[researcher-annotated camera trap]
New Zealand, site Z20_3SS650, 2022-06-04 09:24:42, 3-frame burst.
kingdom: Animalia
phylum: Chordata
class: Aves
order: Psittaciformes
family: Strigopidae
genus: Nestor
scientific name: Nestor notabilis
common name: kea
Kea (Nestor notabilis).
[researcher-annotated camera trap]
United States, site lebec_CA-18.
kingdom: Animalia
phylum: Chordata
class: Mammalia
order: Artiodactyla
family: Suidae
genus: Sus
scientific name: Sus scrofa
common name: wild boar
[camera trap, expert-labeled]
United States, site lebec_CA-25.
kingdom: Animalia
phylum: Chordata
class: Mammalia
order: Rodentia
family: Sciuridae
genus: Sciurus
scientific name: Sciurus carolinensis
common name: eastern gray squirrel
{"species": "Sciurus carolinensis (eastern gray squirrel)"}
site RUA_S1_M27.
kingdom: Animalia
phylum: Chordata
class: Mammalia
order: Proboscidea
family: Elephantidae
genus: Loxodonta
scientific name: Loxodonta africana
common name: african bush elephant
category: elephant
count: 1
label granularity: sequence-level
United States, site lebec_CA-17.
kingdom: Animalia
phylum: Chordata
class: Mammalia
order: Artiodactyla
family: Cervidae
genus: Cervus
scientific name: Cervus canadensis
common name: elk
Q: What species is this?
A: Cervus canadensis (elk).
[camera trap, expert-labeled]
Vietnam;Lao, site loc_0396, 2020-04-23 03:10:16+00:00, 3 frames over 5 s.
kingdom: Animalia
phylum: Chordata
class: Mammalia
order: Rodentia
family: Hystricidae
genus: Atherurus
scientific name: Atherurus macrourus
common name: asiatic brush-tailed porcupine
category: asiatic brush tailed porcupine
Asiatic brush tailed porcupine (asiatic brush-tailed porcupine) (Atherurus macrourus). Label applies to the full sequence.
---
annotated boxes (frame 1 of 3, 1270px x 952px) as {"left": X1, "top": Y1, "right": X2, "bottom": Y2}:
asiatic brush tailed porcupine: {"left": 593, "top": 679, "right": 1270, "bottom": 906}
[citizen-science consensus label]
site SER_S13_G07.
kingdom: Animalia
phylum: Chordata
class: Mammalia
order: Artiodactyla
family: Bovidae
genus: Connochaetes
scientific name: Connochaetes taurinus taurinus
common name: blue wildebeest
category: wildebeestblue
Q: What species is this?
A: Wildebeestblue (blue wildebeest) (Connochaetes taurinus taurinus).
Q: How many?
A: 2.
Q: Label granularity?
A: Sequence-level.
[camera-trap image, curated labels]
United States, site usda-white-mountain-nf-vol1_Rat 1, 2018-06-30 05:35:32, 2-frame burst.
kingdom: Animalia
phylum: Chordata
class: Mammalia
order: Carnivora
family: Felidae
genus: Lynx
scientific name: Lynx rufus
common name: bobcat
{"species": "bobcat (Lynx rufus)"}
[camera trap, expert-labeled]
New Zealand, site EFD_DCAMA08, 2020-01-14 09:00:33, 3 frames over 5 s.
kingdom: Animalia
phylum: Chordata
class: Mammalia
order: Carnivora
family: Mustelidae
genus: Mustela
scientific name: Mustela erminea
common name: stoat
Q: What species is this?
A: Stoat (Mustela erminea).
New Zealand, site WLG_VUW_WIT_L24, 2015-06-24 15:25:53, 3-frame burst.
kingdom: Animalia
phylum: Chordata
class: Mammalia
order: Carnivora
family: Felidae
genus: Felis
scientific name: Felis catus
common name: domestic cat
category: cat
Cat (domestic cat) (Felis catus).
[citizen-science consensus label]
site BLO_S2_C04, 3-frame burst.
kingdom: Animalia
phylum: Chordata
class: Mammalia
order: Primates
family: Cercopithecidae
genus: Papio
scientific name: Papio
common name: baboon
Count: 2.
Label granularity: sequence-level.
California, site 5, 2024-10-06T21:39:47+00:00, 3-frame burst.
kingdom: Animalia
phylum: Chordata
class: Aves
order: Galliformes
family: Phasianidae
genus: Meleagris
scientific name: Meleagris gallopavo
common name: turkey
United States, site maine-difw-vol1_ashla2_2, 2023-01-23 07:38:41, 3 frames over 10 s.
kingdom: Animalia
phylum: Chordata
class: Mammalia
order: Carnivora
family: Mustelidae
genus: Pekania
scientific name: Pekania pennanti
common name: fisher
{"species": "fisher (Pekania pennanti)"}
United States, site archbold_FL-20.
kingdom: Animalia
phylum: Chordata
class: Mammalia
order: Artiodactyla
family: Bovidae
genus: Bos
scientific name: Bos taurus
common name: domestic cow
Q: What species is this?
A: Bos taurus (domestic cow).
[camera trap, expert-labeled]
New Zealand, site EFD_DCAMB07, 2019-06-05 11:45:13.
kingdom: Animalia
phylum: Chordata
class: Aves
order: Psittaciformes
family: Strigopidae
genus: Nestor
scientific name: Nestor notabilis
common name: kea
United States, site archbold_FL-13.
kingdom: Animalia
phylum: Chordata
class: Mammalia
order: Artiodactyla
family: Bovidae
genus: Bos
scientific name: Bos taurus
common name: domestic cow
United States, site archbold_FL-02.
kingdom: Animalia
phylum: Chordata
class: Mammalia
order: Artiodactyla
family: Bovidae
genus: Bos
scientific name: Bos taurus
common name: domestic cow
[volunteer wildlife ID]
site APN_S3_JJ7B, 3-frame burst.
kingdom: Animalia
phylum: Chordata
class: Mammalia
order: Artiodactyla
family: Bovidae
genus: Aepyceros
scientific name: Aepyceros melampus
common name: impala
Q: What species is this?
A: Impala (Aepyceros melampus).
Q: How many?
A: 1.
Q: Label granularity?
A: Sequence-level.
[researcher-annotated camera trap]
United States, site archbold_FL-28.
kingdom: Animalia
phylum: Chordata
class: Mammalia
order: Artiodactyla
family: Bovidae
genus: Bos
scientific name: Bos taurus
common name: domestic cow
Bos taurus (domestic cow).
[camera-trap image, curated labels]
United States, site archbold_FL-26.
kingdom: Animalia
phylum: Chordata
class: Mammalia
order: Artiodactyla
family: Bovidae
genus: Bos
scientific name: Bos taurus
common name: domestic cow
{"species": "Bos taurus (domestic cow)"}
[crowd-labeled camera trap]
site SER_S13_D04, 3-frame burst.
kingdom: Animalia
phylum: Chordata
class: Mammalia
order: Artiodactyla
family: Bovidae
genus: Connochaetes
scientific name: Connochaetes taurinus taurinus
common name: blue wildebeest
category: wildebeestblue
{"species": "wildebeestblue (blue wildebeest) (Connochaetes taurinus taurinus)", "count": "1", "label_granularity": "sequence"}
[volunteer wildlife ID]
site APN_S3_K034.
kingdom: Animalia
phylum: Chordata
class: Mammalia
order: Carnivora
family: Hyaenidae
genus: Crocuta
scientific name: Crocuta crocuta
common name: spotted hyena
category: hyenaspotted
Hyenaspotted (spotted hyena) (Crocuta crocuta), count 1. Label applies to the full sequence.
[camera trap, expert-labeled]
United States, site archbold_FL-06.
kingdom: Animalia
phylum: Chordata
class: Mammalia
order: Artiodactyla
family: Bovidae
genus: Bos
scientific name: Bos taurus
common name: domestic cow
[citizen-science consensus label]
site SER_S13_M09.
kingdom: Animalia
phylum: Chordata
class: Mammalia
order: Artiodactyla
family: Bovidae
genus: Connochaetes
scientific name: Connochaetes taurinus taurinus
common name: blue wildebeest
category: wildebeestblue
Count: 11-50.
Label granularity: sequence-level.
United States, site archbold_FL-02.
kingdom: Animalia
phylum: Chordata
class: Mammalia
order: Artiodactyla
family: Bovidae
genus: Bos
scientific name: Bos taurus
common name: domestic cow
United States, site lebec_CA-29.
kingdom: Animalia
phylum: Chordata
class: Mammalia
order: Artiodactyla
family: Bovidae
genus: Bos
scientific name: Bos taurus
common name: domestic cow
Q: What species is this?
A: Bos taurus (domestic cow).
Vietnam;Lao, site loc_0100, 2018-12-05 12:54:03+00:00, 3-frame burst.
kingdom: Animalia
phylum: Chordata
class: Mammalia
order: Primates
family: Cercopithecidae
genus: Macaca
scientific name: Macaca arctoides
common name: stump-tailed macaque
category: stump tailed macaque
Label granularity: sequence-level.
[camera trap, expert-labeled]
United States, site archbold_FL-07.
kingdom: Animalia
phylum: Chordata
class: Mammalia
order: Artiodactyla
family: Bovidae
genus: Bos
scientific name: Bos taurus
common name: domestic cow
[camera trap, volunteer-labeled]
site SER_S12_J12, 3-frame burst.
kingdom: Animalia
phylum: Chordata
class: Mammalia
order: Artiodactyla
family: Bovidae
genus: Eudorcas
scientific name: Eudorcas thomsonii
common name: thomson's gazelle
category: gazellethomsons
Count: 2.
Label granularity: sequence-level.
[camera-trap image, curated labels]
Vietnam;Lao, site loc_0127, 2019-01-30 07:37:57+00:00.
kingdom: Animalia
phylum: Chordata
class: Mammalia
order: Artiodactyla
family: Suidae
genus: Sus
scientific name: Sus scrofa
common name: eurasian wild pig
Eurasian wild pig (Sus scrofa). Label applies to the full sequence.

■ Work instructions: Your answer should consist of every line from the entries that holds "Vietnam".

■ Task response:
Vietnam;Lao, site loc_0396, 2020-04-23 03:10:16+00:00, 3 frames over 5 s.
Vietnam;Lao, site loc_0100, 2018-12-05 12:54:03+00:00, 3-frame burst.
Vietnam;Lao, site loc_0127, 2019-01-30 07:37:57+00:00.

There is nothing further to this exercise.